- Born: 27 January 1973 (age 53) Toronto, Ontario, Canada
- Education: York University, University of Guelph
- Occupations: Meteorologist, Television Presenter
- Employer: The Weather Network
- Website: Stormhunter.ca

= Mark Robinson (meteorologist) =

Famous meteorologist

Mark Robinson (born 27 January 1973) is a Canadian television meteorologist and storm chaser. He co-hosts the television series Storm Hunters and Unearthed, has appeared on the television series Angry Planet, and has made numerous other media appearances. In 2015, Robinson was named one of Canada's 100 greatest modern-day explorers by Canadian Geographic, and was elected a Fellow of the Royal Canadian Geographic Society.

==Storm chasing==

A storm chaser since 2000, Robinson has documented dozens of tornadic storms and landfalling hurricanes / tropical storms, including the 2013 El Reno EF3 tornado, the Category 5 Hurricane Katrina in Gulfport, Mississippi, and Category 3 Hurricane Sandy in New York City, New York. He was the first Weather Network reporter to broadcast live from a hurricane (Katrina) and livestream a tornadic storm (from Oklahoma).

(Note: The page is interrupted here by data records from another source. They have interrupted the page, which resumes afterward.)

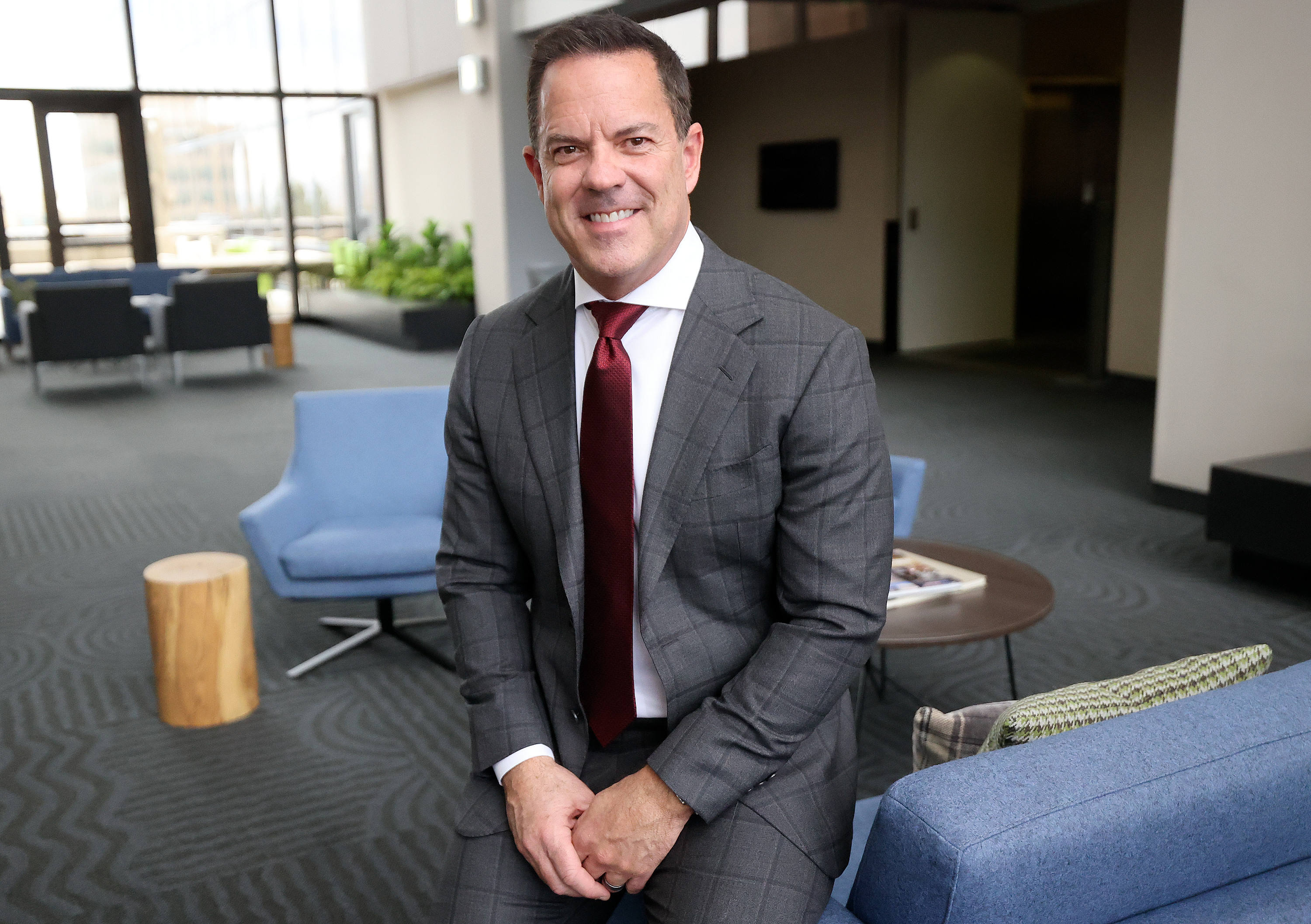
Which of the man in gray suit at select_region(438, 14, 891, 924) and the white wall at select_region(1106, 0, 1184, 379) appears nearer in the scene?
the man in gray suit at select_region(438, 14, 891, 924)

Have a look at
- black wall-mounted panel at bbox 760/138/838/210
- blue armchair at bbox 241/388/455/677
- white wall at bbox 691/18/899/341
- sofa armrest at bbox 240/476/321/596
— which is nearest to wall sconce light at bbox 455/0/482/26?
white wall at bbox 691/18/899/341

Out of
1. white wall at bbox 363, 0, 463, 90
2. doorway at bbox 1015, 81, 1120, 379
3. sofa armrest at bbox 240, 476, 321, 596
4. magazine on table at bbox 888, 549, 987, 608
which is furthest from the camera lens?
white wall at bbox 363, 0, 463, 90

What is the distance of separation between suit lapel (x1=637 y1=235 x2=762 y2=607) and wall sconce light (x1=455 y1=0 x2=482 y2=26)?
9.24 m

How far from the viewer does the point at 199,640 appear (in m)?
3.27

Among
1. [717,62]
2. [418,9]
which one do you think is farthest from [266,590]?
[418,9]

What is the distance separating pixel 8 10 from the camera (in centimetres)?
1204

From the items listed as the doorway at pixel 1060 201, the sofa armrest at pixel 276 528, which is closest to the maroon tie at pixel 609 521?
the sofa armrest at pixel 276 528

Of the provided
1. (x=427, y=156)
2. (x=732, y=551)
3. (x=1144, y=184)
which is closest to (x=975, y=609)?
(x=732, y=551)

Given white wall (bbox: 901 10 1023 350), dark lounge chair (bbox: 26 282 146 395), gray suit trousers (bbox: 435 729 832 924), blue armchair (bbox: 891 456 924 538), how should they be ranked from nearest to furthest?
1. gray suit trousers (bbox: 435 729 832 924)
2. blue armchair (bbox: 891 456 924 538)
3. dark lounge chair (bbox: 26 282 146 395)
4. white wall (bbox: 901 10 1023 350)

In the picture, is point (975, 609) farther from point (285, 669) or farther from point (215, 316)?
point (215, 316)

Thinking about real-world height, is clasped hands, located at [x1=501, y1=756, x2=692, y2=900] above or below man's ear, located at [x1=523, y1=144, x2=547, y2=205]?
below

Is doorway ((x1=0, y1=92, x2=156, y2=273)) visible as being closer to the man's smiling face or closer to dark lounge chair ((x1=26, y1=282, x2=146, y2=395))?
dark lounge chair ((x1=26, y1=282, x2=146, y2=395))

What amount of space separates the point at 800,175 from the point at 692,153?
963 centimetres

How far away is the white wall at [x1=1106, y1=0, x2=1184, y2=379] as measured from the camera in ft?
25.7
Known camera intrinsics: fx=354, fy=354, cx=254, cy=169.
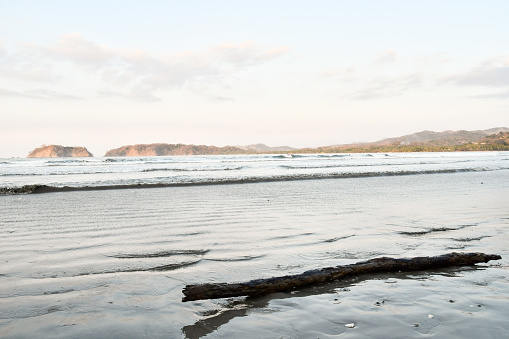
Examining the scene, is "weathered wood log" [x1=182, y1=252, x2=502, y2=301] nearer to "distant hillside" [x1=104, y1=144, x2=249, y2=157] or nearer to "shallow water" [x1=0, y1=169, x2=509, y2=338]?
"shallow water" [x1=0, y1=169, x2=509, y2=338]

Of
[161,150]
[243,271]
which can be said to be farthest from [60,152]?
[243,271]

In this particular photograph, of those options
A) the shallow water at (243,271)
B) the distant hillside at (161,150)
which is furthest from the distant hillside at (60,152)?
the shallow water at (243,271)

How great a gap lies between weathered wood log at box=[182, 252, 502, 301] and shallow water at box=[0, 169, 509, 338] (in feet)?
0.35

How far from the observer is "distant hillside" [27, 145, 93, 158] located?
8500 cm

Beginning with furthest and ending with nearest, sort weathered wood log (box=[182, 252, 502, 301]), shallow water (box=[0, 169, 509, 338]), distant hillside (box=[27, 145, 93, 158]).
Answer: distant hillside (box=[27, 145, 93, 158]) → weathered wood log (box=[182, 252, 502, 301]) → shallow water (box=[0, 169, 509, 338])

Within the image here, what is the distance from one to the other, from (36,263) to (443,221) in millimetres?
7833

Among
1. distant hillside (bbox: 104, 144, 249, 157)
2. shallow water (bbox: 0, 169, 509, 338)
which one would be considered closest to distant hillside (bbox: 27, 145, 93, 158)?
distant hillside (bbox: 104, 144, 249, 157)

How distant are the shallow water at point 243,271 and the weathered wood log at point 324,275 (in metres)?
0.11

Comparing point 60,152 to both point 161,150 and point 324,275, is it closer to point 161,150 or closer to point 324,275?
point 161,150

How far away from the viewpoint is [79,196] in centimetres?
1369

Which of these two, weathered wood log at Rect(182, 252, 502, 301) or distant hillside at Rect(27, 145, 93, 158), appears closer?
weathered wood log at Rect(182, 252, 502, 301)

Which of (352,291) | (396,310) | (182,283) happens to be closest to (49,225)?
(182,283)

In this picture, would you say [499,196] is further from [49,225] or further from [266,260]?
[49,225]

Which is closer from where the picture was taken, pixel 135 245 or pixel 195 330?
pixel 195 330
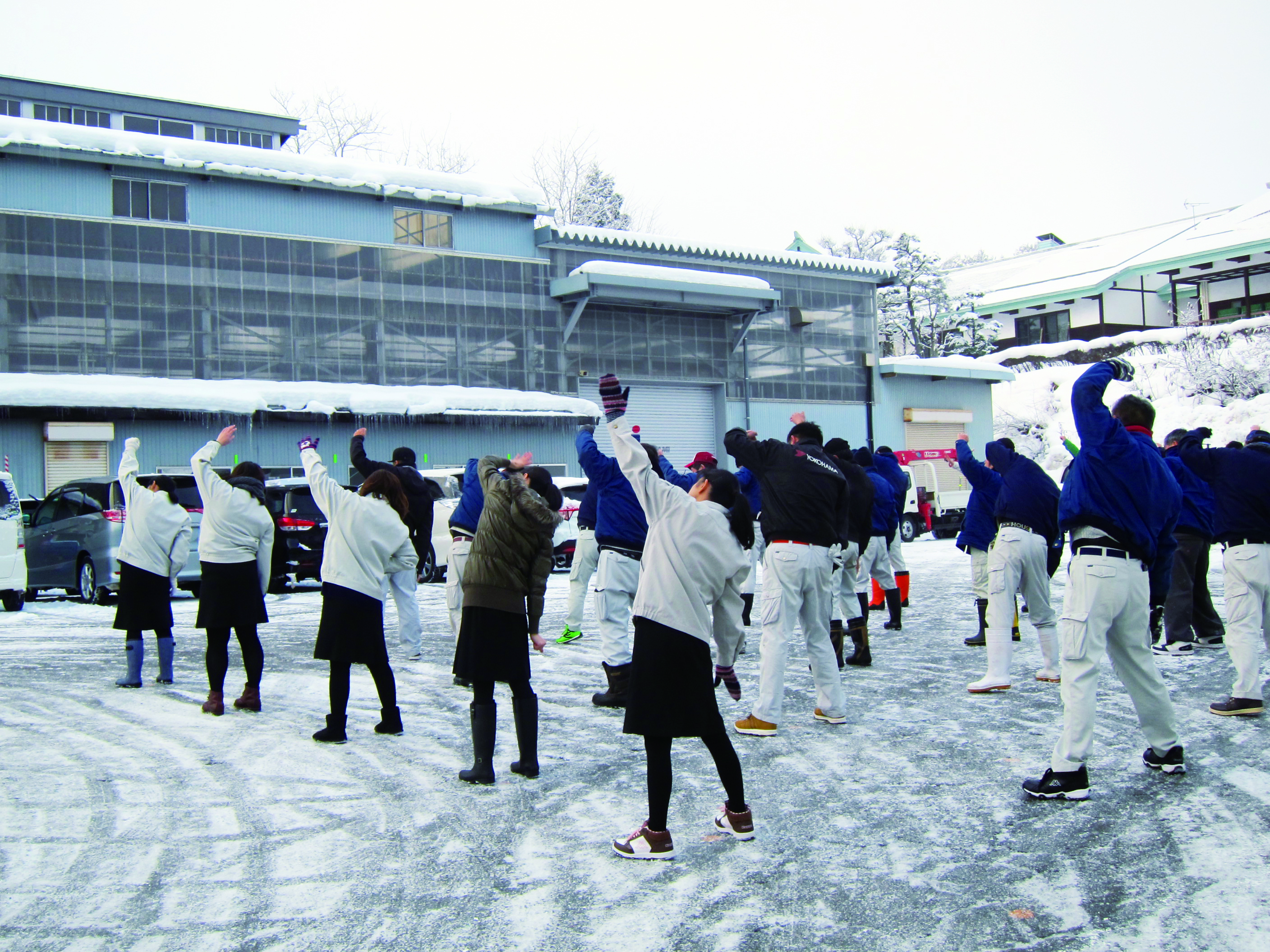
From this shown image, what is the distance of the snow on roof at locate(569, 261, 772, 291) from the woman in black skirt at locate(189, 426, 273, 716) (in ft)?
60.9

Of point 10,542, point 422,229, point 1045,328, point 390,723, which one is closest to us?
point 390,723

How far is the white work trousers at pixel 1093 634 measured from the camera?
4.93m

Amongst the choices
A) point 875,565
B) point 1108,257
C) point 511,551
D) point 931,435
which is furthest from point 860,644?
point 1108,257

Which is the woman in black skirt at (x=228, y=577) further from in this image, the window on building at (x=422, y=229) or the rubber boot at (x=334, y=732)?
the window on building at (x=422, y=229)

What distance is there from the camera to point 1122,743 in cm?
590

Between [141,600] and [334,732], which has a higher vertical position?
[141,600]

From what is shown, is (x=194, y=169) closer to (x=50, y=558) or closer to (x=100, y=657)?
(x=50, y=558)

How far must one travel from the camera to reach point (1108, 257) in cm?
4294

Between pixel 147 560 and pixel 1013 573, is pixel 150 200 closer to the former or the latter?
pixel 147 560

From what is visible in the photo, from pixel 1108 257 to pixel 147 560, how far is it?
4269 cm

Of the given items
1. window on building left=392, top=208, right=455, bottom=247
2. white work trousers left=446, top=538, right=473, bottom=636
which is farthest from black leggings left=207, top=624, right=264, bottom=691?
window on building left=392, top=208, right=455, bottom=247

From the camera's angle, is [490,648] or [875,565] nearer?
[490,648]

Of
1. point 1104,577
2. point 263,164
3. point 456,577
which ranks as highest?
point 263,164

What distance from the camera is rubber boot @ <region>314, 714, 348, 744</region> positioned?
6188 mm
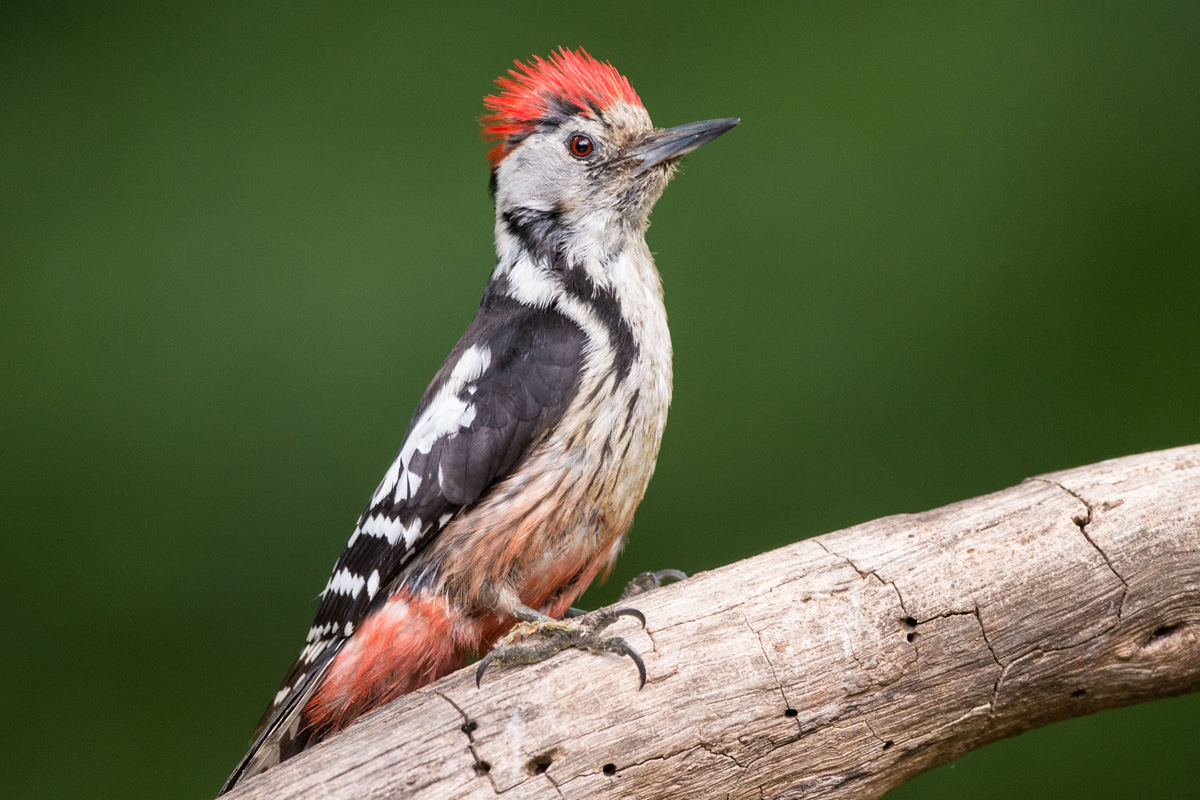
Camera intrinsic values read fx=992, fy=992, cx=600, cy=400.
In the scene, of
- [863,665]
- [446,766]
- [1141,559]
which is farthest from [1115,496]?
[446,766]

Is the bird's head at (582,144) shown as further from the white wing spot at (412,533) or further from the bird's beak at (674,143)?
the white wing spot at (412,533)

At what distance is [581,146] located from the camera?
6.93 ft

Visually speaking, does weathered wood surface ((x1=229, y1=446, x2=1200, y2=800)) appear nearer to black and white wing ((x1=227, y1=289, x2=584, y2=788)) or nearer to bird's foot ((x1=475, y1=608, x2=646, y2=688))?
bird's foot ((x1=475, y1=608, x2=646, y2=688))

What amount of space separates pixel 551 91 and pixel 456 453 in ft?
2.72

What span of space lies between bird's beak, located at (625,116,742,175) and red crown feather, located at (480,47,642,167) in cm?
13

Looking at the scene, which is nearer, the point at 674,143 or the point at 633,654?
the point at 633,654

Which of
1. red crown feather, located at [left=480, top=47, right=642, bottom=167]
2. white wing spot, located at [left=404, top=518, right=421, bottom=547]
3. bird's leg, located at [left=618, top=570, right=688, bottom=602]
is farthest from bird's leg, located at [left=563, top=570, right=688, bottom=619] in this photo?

==Television and other media==

Robinson created and, with The Weather Network's Jaclyn Whittal, co-hosts the television series Stormhunters. The series has appeared on The Weather Network in Canada, Sky in the United Kingdom, and National Geographic Channel in New Zealand and Australia. The series chronicles the adventures of the duo (and occasionally adventurer George Kourounis) as they travel across North America documenting severe weather.

Robinson co-hosts the television series Unearthed with George Kourounis, documenting natural and wild areas of the planet. The duo has so far travelled through the Northwest Passage in the Canadian Arctic, Greenland Arctic, and Antarctica. The series has been shown in Canada on The Weather Network.

He has also appeared on the television series Angry Planet as an occasional guest. Angry Planet has been shown in Canada on OLN, City-TV and The Weather Network, The Weather Channel in Australia, and the Travel Channel worldwide.

Robinson has made appearances as a guest on CBC-TV, CBC-Radio, CTV, City-TV, CNN, The Weather Channel, BBC-TV, and Discovery Channel’s Daily Planet, and has been featured in articles in the Toronto Star, The Globe and Mail, USA Today and other dailies.